- **SUPPLIED TEXT**
*** Block opens ***

Formatted question description: https://leetcode.ca/all/414.html

# 414. Third Maximum Number

Easy

## Description

Given a non-empty array of integers, return the third maximum number in this array. If it does not exist, return the maximum number. The time complexity must be in O(n).

Example 1:

Input: [3, 2, 1]

Output: 1

Explanation: The third maximum is 1.

Example 2:

Input: [1, 2]

Output: 2

Explanation: The third maximum does not exist, so the maximum (2) is returned instead.

Example 3:

Input: [2, 2, 3, 1]

Output: 1

Explanation: Note that the third maximum here means the third maximum distinct number. Both numbers with value 2 are both considered as second maximum.

## Solution

Use three variables to store the three distinct maximum numbers. Also use a variable to store the count of distinct numbers in the array. Initially, the three variables for three maximum numbers are Long.MIN_VALUE, where data type long is used to avoid overflow.

Loop over the array. Use the idea of insertion sort and update the three distinct maximum numbers. If the current number is greater than at least one of the three distinct maximum numbers, then update the distinct maximum numbers that has a smaller value, and increase the counter by 1.

*** Block closes ***

[Stored data entries]
*** Block opens ***

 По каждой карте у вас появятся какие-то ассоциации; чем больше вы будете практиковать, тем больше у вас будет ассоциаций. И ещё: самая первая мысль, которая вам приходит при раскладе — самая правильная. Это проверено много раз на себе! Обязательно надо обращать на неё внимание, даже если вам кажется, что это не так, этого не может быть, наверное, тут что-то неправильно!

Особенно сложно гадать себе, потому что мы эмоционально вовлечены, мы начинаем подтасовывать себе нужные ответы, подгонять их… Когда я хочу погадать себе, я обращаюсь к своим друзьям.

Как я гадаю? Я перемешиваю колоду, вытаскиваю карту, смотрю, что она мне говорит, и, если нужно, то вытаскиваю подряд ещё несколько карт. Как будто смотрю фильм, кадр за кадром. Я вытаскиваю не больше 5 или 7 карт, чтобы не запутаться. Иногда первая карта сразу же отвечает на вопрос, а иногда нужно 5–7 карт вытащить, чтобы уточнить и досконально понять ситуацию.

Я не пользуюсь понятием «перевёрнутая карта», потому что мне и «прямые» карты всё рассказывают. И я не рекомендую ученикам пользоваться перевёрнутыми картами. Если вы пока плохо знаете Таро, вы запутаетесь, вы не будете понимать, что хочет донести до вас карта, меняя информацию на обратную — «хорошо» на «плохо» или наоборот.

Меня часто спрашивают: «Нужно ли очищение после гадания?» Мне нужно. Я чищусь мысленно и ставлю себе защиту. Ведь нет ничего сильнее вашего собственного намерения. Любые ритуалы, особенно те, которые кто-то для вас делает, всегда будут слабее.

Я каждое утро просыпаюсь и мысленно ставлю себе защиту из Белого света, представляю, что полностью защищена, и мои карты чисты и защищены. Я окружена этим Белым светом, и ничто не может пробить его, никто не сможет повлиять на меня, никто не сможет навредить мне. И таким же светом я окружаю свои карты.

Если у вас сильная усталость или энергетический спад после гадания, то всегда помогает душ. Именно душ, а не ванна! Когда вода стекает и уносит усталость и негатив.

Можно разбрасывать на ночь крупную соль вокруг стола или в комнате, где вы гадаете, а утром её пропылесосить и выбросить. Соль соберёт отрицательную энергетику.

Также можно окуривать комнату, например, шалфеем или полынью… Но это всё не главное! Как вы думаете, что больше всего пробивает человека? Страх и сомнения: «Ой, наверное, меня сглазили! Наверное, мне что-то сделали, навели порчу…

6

*** Block closes ***

- **PROBLEM**
In the text on the Third Maximum Number problem, why is the output 1 for the input [2, 2, 3, 1]? Answer in one to three sentences.

- **RESULT OF THE TASK**
The third maximum means the third maximum distinct number. Both numbers with value 2 are considered the second maximum, after 3, so the third distinct maximum is 1.